Nesse texto irei explicar aos leitores o que realmente foi o Fascismo na Itália, sem tentativas de apologia, mas também sem esconder os lados positivos dos quais se beneficiaram milhões de cidadãos, principalmente os das classes mais pobres.

Mussolini tomou o poder em outubro de 1922 mediante a famosa “Marcha sobre Roma” que viu o afluxo na Cidade Eterna de dezenas de milhares de militantes fascistas (as Camisas negras). Teria sido extremamente fácil, tanto para o soberano Vitor Emanuel III como para o Primeiro ministro Luigi Facta, dispersar esse bando de facínoras, mas faltou-lhes a coragem moral. Destarte, apesar de ser apenas uma grande palhaçada, a Marcha deu certo e o rei encarregou Mussolini de formar um novo governo composto, além que de fascistas, também de outros partidos políticos de centro e de direita. Nos anos seguintes os Italianos foram ainda chamados a expressar com o voto suas opiniões, mas de regra as eleições eram manipuladas e o Partido Fascista se saiu bem. O derradeiro pleito “livre” foi realizado em 1924 quando meu avô, um socialista que abominava os fascistas, teve a coragem de votar para a oposição de esquerda. Devido o voto não ser nada secreto, poucos dias depois ele foi enfrentado por um grupo de “camisas negras” que o ameaçaram verbalmente. Felizmente não foi espancado, mas o perigo foi real.

◆ **Dados extraídos**:
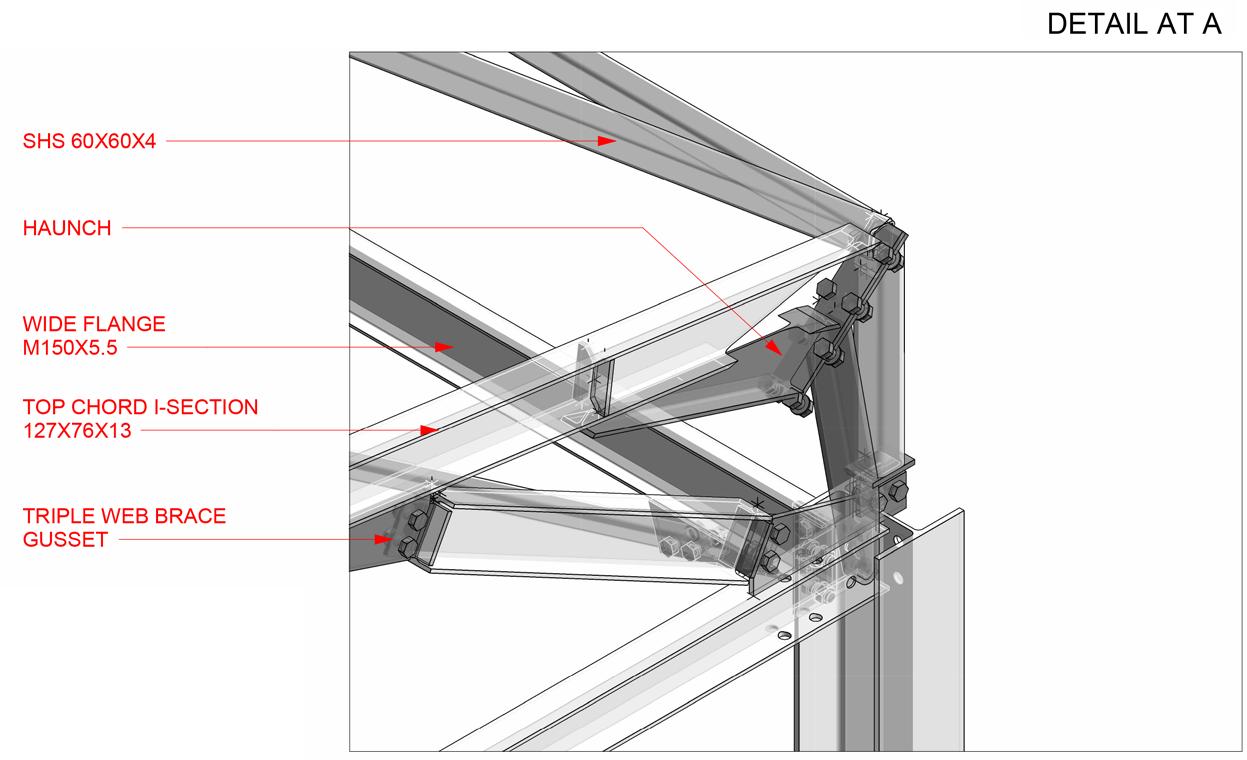 DETAIL AT A

SHS 60X60X4

HAUNCH

WIDE FLANGE
M150X5.5

TOP CHORD I-SECTION
127X76X13

TRIPLE WEB BRACE
GUSSET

◆ **Questão proposta 1**: De acordo com o trecho do texto, em que mês e ano Mussolini tomou o poder?
◆ **Questão proposta 2**:
Indique se cada afirmação abaixo está de acordo com o trecho do texto, respondendo sim ou não e citando literalmente as palavras decisivas.
(a) O último pleito considerado "livre" ocorreu em 1924.
(b) O avô mencionado no trecho foi espancado pelas camisas negras.
(c) O governo formado por Mussolini a pedido do rei era composto apenas de fascistas.
◆ **Questão proposta 3**: Transcreva fielmente a parte do trecho do texto que começa em "Nesse texto irei" e segue até "classes mais pobres.".

◆ **Resolução 1**: Em outubro de 1922.

◆ **Resolução 2**:
(a) Sim: "O derradeiro pleito “livre” foi realizado em 1924".
(b) Não: "Felizmente não foi espancado, mas o perigo foi real."
(c) Não: "composto, além que de fascistas, também de outros partidos políticos de centro e de direita".

◆ **Resolução 3**:
Nesse texto irei explicar aos leitores o que realmente foi o Fascismo na Itália, sem tentativas de apologia, mas também sem esconder os lados positivos dos quais se beneficiaram milhões de cidadãos, principalmente os das classes mais pobres.